──────── Source passage ────────

What is it all about? The influence of structural irregularities in lattice structures on the natural frequencies has already been investigated. This project is about the damping properties. The shells of the diatoms are not only cracked open by the predators, but also shaken. It is to be expected that the shell dampens these vibrations in order to protect the algae. So can the damping properties be improved by using bio-inspired, irregular lattice structures?

What did we find out? By using specific irregular properties, the damping in the lattice was significantly improved compared to the regular lattice across different frequencies. The figure shows an example of an investigated regular (right) and irregular (left) grating of the same mass. The irregular grating showed a more complex and frequency-sensitive behavior, while the regular grating showed a smoother, monotonic decrease of the loss factor and damping coefficient with increasing frequency. As in sub-project 1, the irregular grids were also significantly stiffer and had higher natural frequencies.

──────── Data ────────

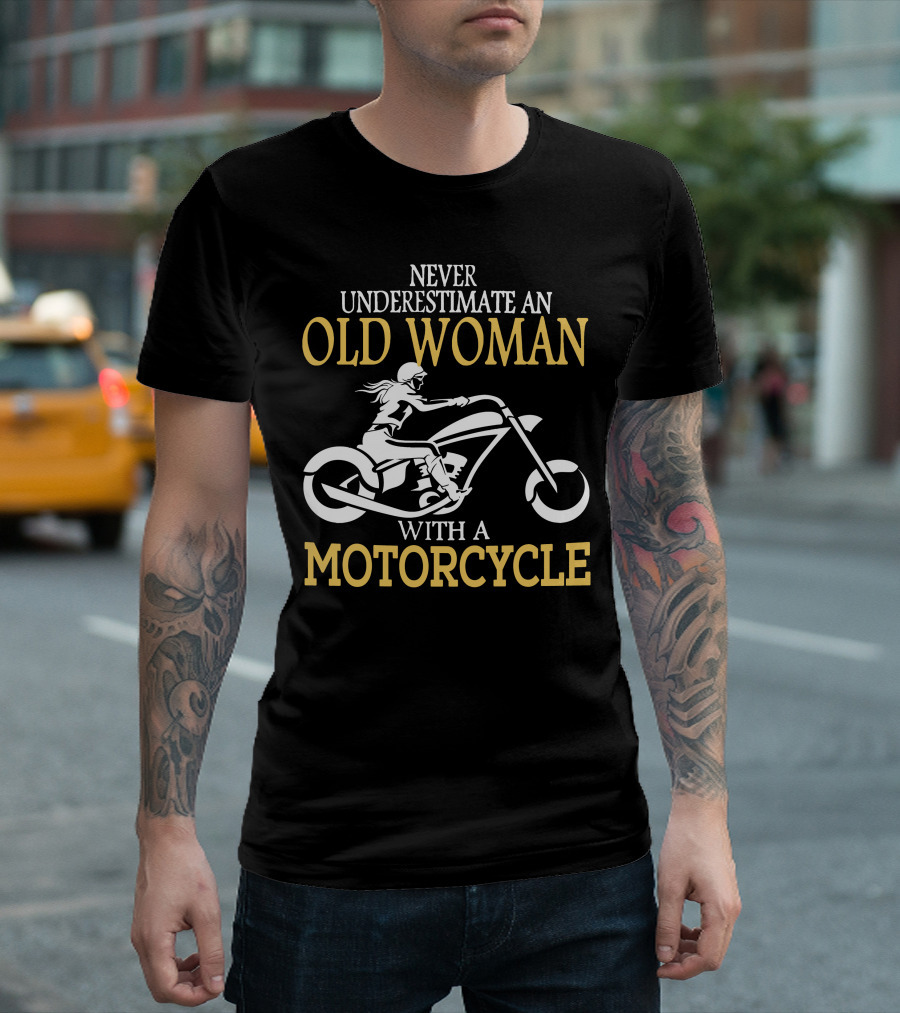 Never Underestimate an Old Woman with a Motorcycle T-Shirt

────────

* _Description of the task_: Rewrite the lattice damping passage from "What did we" to "higher natural frequencies.", putting "lattice" in place of "grating" throughout. Rely only on the lattice damping passage for this work.

* _Exercise solution_:
What did we find out? By using specific irregular properties, the damping in the lattice was significantly improved compared to the regular lattice across different frequencies. The figure shows an example of an investigated regular (right) and irregular (left) lattice of the same mass. The irregular lattice showed a more complex and frequency-sensitive behavior, while the regular lattice showed a smoother, monotonic decrease of the loss factor and damping coefficient with increasing frequency. As in sub-project 1, the irregular grids were also significantly stiffer and had higher natural frequencies.